Work to be completed:
Drop all images. Then write out each line below exactly as given.

──────── Provided data ────────

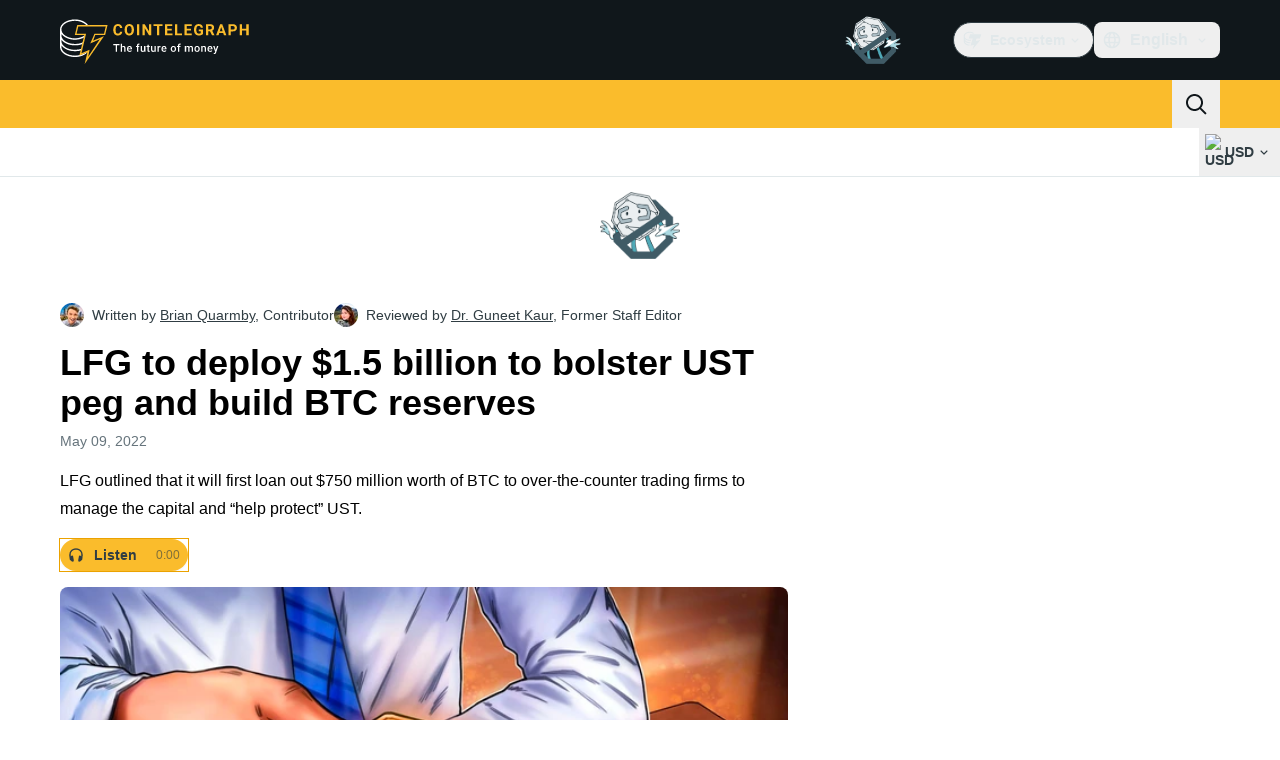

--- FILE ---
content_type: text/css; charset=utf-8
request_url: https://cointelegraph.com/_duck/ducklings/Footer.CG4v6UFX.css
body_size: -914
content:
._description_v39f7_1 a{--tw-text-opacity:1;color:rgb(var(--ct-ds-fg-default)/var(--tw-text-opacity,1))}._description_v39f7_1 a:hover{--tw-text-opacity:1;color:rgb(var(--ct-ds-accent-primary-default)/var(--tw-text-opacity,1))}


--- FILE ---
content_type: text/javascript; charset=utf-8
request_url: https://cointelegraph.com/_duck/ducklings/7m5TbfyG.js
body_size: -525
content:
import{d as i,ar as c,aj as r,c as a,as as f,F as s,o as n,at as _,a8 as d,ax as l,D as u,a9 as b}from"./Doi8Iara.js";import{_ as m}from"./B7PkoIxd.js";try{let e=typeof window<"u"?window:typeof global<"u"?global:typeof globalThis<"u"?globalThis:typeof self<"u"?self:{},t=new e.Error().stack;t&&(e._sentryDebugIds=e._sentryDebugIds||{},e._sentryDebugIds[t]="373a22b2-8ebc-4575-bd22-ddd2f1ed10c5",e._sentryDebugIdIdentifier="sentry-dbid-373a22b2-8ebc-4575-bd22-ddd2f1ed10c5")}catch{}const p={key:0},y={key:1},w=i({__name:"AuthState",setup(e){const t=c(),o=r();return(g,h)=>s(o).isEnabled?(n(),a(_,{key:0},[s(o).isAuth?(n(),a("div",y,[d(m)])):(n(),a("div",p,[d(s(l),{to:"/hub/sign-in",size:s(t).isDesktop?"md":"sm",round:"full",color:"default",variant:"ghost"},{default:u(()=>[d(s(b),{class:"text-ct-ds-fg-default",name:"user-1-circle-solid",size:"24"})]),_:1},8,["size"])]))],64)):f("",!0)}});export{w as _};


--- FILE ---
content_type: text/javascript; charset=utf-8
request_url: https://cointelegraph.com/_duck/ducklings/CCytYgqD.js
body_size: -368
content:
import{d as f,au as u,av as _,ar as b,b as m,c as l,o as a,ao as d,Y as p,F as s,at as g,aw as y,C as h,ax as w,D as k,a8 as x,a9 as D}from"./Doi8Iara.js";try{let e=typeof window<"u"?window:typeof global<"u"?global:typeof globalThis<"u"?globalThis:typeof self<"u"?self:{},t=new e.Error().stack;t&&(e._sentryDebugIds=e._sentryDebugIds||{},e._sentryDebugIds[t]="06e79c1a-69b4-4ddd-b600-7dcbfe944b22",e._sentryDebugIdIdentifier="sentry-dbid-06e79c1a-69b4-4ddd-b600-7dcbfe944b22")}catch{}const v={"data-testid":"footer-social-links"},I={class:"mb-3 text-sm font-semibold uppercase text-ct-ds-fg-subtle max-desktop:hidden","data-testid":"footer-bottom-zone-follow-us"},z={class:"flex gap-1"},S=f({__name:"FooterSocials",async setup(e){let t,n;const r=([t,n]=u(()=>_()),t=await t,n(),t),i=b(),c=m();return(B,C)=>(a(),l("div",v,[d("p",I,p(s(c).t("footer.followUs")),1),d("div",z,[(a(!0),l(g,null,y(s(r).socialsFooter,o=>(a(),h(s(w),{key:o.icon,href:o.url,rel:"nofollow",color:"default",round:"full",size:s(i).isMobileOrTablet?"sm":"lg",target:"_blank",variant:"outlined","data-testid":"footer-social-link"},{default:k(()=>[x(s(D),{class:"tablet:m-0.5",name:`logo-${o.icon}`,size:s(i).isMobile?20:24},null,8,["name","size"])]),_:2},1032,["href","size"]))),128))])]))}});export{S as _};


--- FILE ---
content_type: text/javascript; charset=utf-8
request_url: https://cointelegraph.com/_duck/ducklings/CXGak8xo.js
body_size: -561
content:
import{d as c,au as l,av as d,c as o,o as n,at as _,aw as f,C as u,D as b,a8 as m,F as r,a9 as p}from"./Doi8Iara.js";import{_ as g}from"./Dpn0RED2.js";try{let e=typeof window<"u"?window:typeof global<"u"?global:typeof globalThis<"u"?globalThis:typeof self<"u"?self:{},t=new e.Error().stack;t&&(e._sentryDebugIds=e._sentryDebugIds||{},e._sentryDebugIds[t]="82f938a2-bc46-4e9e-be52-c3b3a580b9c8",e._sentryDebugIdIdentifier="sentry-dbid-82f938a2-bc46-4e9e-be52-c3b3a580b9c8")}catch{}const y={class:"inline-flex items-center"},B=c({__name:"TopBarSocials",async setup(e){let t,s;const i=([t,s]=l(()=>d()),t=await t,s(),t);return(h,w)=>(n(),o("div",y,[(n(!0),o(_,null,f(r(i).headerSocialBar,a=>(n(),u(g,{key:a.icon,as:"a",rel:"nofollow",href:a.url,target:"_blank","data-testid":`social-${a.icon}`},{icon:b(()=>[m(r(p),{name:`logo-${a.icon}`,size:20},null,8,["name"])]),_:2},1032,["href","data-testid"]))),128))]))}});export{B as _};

────────

Exercise output:
--- FILE ---
content_type: text/css; charset=utf-8
request_url: https://cointelegraph.com/_duck/ducklings/Footer.CG4v6UFX.css
body_size: -914
content:
._description_v39f7_1 a{--tw-text-opacity:1;color:rgb(var(--ct-ds-fg-default)/var(--tw-text-opacity,1))}._description_v39f7_1 a:hover{--tw-text-opacity:1;color:rgb(var(--ct-ds-accent-primary-default)/var(--tw-text-opacity,1))}


--- FILE ---
content_type: text/javascript; charset=utf-8
request_url: https://cointelegraph.com/_duck/ducklings/7m5TbfyG.js
body_size: -525
content:
import{d as i,ar as c,aj as r,c as a,as as f,F as s,o as n,at as _,a8 as d,ax as l,D as u,a9 as b}from"./Doi8Iara.js";import{_ as m}from"./B7PkoIxd.js";try{let e=typeof window<"u"?window:typeof global<"u"?global:typeof globalThis<"u"?globalThis:typeof self<"u"?self:{},t=new e.Error().stack;t&&(e._sentryDebugIds=e._sentryDebugIds||{},e._sentryDebugIds[t]="373a22b2-8ebc-4575-bd22-ddd2f1ed10c5",e._sentryDebugIdIdentifier="sentry-dbid-373a22b2-8ebc-4575-bd22-ddd2f1ed10c5")}catch{}const p={key:0},y={key:1},w=i({__name:"AuthState",setup(e){const t=c(),o=r();return(g,h)=>s(o).isEnabled?(n(),a(_,{key:0},[s(o).isAuth?(n(),a("div",y,[d(m)])):(n(),a("div",p,[d(s(l),{to:"/hub/sign-in",size:s(t).isDesktop?"md":"sm",round:"full",color:"default",variant:"ghost"},{default:u(()=>[d(s(b),{class:"text-ct-ds-fg-default",name:"user-1-circle-solid",size:"24"})]),_:1},8,["size"])]))],64)):f("",!0)}});export{w as _};


--- FILE ---
content_type: text/javascript; charset=utf-8
request_url: https://cointelegraph.com/_duck/ducklings/CCytYgqD.js
body_size: -368
content:
import{d as f,au as u,av as _,ar as b,b as m,c as l,o as a,ao as d,Y as p,F as s,at as g,aw as y,C as h,ax as w,D as k,a8 as x,a9 as D}from"./Doi8Iara.js";try{let e=typeof window<"u"?window:typeof global<"u"?global:typeof globalThis<"u"?globalThis:typeof self<"u"?self:{},t=new e.Error().stack;t&&(e._sentryDebugIds=e._sentryDebugIds||{},e._sentryDebugIds[t]="06e79c1a-69b4-4ddd-b600-7dcbfe944b22",e._sentryDebugIdIdentifier="sentry-dbid-06e79c1a-69b4-4ddd-b600-7dcbfe944b22")}catch{}const v={"data-testid":"footer-social-links"},I={class:"mb-3 text-sm font-semibold uppercase text-ct-ds-fg-subtle max-desktop:hidden","data-testid":"footer-bottom-zone-follow-us"},z={class:"flex gap-1"},S=f({__name:"FooterSocials",async setup(e){let t,n;const r=([t,n]=u(()=>_()),t=await t,n(),t),i=b(),c=m();return(B,C)=>(a(),l("div",v,[d("p",I,p(s(c).t("footer.followUs")),1),d("div",z,[(a(!0),l(g,null,y(s(r).socialsFooter,o=>(a(),h(s(w),{key:o.icon,href:o.url,rel:"nofollow",color:"default",round:"full",size:s(i).isMobileOrTablet?"sm":"lg",target:"_blank",variant:"outlined","data-testid":"footer-social-link"},{default:k(()=>[x(s(D),{class:"tablet:m-0.5",name:`logo-${o.icon}`,size:s(i).isMobile?20:24},null,8,["name","size"])]),_:2},1032,["href","size"]))),128))])]))}});export{S as _};


--- FILE ---
content_type: text/javascript; charset=utf-8
request_url: https://cointelegraph.com/_duck/ducklings/CXGak8xo.js
body_size: -561
content:
import{d as c,au as l,av as d,c as o,o as n,at as _,aw as f,C as u,D as b,a8 as m,F as r,a9 as p}from"./Doi8Iara.js";import{_ as g}from"./Dpn0RED2.js";try{let e=typeof window<"u"?window:typeof global<"u"?global:typeof globalThis<"u"?globalThis:typeof self<"u"?self:{},t=new e.Error().stack;t&&(e._sentryDebugIds=e._sentryDebugIds||{},e._sentryDebugIds[t]="82f938a2-bc46-4e9e-be52-c3b3a580b9c8",e._sentryDebugIdIdentifier="sentry-dbid-82f938a2-bc46-4e9e-be52-c3b3a580b9c8")}catch{}const y={class:"inline-flex items-center"},B=c({__name:"TopBarSocials",async setup(e){let t,s;const i=([t,s]=l(()=>d()),t=await t,s(),t);return(h,w)=>(n(),o("div",y,[(n(!0),o(_,null,f(r(i).headerSocialBar,a=>(n(),u(g,{key:a.icon,as:"a",rel:"nofollow",href:a.url,target:"_blank","data-testid":`social-${a.icon}`},{icon:b(()=>[m(r(p),{name:`logo-${a.icon}`,size:20},null,8,["name"])]),_:2},1032,["href","data-testid"]))),128))]))}});export{B as _};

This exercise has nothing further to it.